- [Document extract]
# Yamaha Warrior



## Pirsch (Jun 1, 2007)

Look'n at a 350cc Yamaha Warrior 2001 I think... The guy is asking $1500... What do you guys think... I'm looking at putting a plow and being able to pull a 5x8 utility trailer with it. I don't know much more than that. 

Give me your opinion. I also put the same thing in the Sales section.

Thanks


----------



## Banksy (Aug 31, 2005)

Well, Warriors are 2wd and chain driven and manual clutch. They are for sport, not work. You will need chains or at least a lot of studs, but then you will still just be spinning because they are light compared to a utility. You could fabricate a plow mount, but not sure on a hitch good enough for a 5x8 trailer. $1500 could buy you a decent used utility 4x4 that's meant for work. I'd go that route before trying this with a Warrior, so I say pass.

Here's an example. http://raleigh.craigslist.org/mcy/787534321.html


----------



## bowhunter74 (Jun 12, 2008)

I 2nd that. It will work but not as good as a utility machine. I doubt you can find plow or winch mounts. 4X4 is the way to go.


----------



## JD Dave (Mar 20, 2007)

I owned a Warrior for a while and for anything but your own driveway, I wouldn't even consider it.


----------



## sublime68charge (Dec 28, 2007)

I'd go with what the others have said,
for $1500 your better putting that money towards a Utility Quad for plowing and pulling the trailer.

the Warrior would due it but Plowing and Pulling is not's A Warrior's cup of Tea, 

if your doing a 90% trail Riding and 10% use of plowing and pulling the trailer maybe but if your thinking its gonna be a work hourse and get on the trail every now and then your better off with something Else,

Sublime out.


----------



## Pirsch (Jun 1, 2007)

Thanks guys... I really appreciate the feedback. it's kinda hard to find a decent utility atv around here for around $1k that's not all beat to death. I'll just keep look'n around.

- [Supplied data]
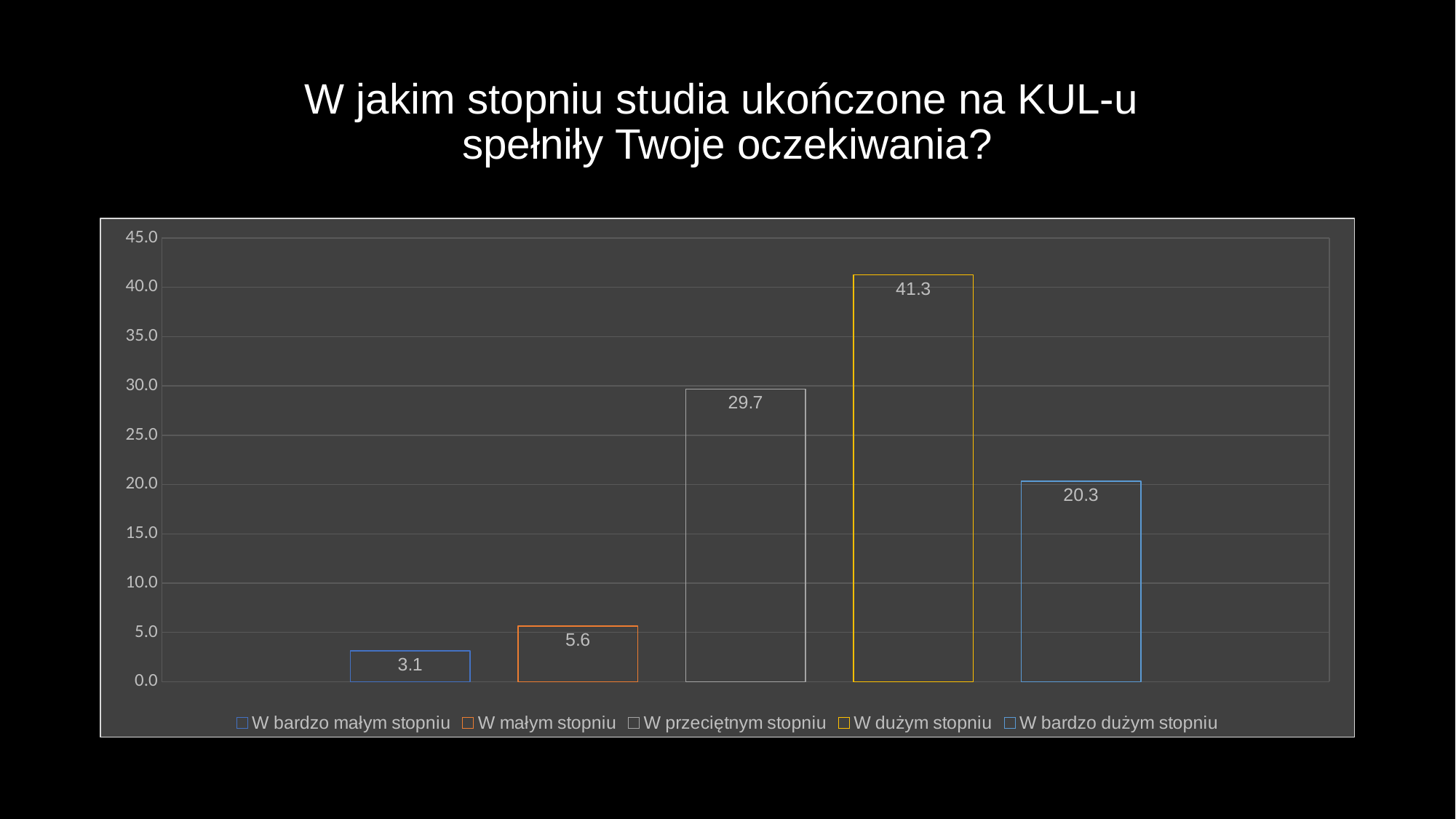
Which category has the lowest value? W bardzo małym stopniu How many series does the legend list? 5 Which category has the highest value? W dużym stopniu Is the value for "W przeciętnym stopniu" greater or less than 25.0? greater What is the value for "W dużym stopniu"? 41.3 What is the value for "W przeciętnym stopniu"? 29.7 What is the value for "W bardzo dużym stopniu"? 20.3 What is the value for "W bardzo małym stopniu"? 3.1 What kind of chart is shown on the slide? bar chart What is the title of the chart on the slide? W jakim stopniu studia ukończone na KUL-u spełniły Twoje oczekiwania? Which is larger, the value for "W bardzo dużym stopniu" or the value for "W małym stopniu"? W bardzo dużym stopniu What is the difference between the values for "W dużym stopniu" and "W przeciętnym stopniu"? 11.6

---

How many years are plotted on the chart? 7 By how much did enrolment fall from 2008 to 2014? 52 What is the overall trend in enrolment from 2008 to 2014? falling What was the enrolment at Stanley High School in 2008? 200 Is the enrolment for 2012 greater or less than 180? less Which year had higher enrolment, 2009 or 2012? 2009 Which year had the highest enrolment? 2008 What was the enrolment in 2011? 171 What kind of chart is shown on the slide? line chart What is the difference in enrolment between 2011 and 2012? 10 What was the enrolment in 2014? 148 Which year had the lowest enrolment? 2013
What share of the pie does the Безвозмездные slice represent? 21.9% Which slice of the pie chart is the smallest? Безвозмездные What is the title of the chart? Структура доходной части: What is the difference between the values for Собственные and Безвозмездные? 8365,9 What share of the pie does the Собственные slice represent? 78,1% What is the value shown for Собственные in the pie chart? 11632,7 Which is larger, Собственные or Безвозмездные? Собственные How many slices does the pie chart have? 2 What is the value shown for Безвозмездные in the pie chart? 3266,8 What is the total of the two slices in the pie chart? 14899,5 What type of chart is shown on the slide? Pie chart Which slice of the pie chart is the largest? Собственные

- [Exercises to complete]
A) (i) In the Yamaha Warrior thread, how much is the seller asking for the 2001 Warrior?
(ii) According to Banksy, what type of drive and clutch does a Warrior have?
(iii) Around what price does Pirsch find it hard to get a decent utility ATV?
B) Write out everything in the Yamaha Warrior thread from "if your doing" down to "keep look'n around.".

- [Written answers]
A)
(i) $1500
(ii) It is 2wd and chain driven, with a manual clutch.
(iii) Around $1k

B)
if your doing a 90% trail Riding and 10% use of plowing and pulling the trailer maybe but if your thinking its gonna be a work hourse and get on the trail every now and then your better off with something Else,

Sublime out.


----------



## Pirsch (Jun 1, 2007)

Thanks guys... I really appreciate the feedback. it's kinda hard to find a decent utility atv around here for around $1k that's not all beat to death. I'll just keep look'n around.